==== TEXT TO READ

Dear Channing Tatum,
PUT YOUR SHIRT BACK ON!
Dear Curiosity,
If a tree falls in the forest and nobody is around to here it, is it still Obama's fault?
Dear older brother who got the mustache tattooed on your finger ,
Please don't show me your 'thinking face' in public
Dear Men,
Please know that it's been proven that most women kill with poison.
Dear Owner,
When you said that I suck, did you mean it in a good way or a bad way?
Dear buyers,
Welcome! Our sizes are small, extra small, and anorexic. Our prices are high, higher, and OMG you're in debt!
Dear Febreze,
So I took someone to a sketchy warehouse, blindfolded them, and then told them to take a deep breath.
Dear guy trying to make miscarriage jokes to me,
Please realize you're really ignorant and need to shut up.

========

REQUIREMENT 1: In the letters, how would you restate the line beginning "Welcome! Our sizes are small" as a brief list that keeps its main facts?
REQUIREMENT 2:
Do these statements agree with the letters? Answer each with yes or no, and quote the words that decide it.
(a) The letter to Febreze describes taking someone to a warehouse and blindfolding them.
(b) The older brother got a mustache tattooed on his arm.
(c) The letter to men says most women kill with a knife.
REQUIREMENT 3: Reproduce the part of the letters that opens with the words containing "Dear older brother" and closes with "you're in debt!".

==== ROWS

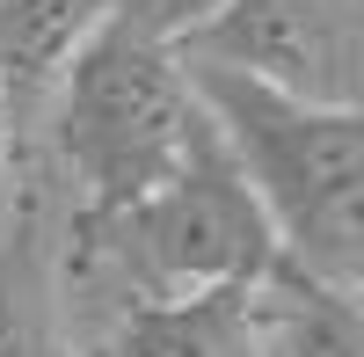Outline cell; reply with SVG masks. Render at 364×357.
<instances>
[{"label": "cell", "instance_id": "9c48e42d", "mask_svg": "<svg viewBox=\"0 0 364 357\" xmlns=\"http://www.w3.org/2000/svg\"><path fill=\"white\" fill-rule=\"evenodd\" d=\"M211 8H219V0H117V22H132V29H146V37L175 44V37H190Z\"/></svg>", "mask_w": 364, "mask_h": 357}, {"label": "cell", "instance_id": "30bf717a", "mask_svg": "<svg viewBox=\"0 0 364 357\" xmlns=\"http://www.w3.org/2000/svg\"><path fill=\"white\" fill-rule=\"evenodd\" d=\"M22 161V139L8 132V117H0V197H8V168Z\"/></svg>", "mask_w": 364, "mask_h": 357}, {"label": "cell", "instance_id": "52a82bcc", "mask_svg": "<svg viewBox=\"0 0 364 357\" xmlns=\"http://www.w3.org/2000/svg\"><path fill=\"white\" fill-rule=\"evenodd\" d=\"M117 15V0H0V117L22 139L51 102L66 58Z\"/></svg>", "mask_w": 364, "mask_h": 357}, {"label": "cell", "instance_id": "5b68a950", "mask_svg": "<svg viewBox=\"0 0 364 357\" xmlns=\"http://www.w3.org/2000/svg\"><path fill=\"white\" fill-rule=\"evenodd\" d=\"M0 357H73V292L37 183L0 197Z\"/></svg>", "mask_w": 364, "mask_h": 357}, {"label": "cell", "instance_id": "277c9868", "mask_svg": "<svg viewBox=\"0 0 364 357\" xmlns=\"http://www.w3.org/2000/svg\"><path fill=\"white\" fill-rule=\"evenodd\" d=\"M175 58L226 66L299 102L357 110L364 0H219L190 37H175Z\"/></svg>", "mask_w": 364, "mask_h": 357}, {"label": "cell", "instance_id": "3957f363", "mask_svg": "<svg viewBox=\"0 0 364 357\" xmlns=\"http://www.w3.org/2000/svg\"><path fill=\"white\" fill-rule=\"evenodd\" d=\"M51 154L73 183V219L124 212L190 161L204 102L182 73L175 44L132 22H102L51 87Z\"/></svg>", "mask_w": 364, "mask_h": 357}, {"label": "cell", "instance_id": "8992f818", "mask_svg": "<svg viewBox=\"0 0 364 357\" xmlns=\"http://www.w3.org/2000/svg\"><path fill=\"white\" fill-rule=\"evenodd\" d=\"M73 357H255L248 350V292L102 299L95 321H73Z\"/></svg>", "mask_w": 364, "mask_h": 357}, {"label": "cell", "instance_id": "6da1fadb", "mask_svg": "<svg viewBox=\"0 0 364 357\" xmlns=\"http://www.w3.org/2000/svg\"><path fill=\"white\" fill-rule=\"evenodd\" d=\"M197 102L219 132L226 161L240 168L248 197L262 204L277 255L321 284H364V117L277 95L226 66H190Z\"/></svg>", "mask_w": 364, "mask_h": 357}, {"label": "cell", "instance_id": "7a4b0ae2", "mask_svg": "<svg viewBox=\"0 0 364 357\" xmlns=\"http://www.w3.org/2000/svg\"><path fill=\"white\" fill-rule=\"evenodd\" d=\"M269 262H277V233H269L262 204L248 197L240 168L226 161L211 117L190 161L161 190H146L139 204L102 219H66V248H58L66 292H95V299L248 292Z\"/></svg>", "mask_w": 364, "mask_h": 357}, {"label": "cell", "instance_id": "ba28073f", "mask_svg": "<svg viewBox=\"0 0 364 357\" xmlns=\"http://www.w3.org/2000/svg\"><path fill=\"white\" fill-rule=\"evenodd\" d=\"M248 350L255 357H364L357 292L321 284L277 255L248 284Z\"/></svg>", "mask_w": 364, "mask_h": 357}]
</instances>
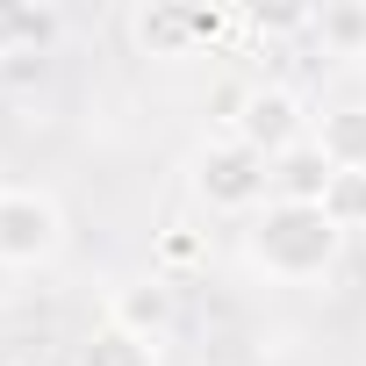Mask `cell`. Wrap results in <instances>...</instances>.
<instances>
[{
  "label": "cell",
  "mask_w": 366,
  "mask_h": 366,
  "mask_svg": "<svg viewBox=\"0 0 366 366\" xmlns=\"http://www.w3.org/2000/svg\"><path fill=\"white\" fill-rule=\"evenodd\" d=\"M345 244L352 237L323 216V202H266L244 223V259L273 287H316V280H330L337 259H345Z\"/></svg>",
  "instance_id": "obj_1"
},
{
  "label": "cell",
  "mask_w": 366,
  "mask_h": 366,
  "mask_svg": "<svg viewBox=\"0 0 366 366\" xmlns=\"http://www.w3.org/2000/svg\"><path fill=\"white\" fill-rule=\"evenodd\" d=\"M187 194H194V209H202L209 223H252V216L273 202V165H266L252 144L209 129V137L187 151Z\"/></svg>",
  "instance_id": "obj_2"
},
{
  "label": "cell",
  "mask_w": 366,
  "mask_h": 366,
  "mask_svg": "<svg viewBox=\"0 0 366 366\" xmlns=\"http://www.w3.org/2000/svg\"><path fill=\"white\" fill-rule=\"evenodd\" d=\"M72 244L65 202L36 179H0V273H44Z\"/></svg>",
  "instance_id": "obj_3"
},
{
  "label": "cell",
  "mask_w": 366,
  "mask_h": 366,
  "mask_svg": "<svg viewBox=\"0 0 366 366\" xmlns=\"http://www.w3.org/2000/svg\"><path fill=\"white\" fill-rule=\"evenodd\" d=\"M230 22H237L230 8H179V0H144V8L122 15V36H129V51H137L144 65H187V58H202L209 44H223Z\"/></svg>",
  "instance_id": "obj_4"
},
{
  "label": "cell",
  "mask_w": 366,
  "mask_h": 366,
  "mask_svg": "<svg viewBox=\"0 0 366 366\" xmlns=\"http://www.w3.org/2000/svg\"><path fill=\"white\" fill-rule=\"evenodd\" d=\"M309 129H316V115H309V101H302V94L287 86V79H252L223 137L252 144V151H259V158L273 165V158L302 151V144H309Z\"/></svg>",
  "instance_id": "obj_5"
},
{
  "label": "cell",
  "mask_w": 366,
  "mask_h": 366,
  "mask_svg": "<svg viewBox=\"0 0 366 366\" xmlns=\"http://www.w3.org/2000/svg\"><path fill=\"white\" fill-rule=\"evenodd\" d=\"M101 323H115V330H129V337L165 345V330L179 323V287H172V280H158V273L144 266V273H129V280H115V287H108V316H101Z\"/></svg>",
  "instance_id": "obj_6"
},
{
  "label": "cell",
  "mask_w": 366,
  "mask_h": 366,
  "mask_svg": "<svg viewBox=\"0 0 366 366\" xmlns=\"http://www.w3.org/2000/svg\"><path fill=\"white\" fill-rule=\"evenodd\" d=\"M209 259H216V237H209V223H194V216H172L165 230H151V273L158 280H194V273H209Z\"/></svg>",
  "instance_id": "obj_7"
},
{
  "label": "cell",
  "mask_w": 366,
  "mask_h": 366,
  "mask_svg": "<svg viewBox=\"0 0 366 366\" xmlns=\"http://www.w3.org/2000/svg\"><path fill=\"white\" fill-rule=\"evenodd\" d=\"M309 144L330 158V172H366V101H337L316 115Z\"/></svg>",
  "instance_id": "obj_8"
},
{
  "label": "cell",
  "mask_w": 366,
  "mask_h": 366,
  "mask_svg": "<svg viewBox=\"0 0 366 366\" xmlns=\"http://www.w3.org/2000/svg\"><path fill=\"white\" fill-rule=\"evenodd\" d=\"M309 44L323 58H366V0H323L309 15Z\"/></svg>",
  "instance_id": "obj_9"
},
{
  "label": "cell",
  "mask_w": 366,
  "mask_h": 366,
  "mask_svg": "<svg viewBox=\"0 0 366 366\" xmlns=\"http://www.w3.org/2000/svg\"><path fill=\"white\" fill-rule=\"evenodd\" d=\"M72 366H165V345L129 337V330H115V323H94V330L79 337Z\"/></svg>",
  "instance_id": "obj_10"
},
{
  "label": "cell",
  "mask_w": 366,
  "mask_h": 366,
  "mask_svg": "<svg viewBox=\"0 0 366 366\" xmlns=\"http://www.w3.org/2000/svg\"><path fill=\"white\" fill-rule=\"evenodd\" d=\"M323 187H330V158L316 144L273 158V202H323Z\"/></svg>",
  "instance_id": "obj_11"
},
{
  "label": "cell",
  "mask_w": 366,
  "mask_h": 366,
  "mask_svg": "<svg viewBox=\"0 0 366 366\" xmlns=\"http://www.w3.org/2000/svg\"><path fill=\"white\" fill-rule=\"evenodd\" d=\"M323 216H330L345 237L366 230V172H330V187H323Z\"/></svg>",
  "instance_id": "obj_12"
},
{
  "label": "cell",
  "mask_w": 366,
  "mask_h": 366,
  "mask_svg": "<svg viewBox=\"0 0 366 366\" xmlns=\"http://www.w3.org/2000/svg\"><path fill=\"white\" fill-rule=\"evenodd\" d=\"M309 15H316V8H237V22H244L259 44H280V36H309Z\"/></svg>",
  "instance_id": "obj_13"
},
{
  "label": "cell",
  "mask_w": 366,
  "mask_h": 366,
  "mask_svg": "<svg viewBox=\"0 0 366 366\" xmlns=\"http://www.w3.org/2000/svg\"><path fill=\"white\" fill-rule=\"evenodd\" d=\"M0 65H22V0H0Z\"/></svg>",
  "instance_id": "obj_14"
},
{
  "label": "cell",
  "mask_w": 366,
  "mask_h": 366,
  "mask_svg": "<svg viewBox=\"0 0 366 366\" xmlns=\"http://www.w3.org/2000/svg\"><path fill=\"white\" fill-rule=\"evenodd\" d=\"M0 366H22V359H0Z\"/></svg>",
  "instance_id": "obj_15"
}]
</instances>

========

CORRECT RESPONSE 1:
- Sizes: small, extra small, and anorexic
- Prices: high, higher, and "OMG you're in debt!"

CORRECT RESPONSE 2:
(a) Yes: "So I took someone to a sketchy warehouse, blindfolded them"
(b) No: "who got the mustache tattooed on your finger"
(c) No: "most women kill with poison."

CORRECT RESPONSE 3:
Dear older brother who got the mustache tattooed on your finger ,
Please don't show me your 'thinking face' in public
Dear Men,
Please know that it's been proven that most women kill with poison.
Dear Owner,
When you said that I suck, did you mean it in a good way or a bad way?
Dear buyers,
Welcome! Our sizes are small, extra small, and anorexic. Our prices are high, higher, and OMG you're in debt!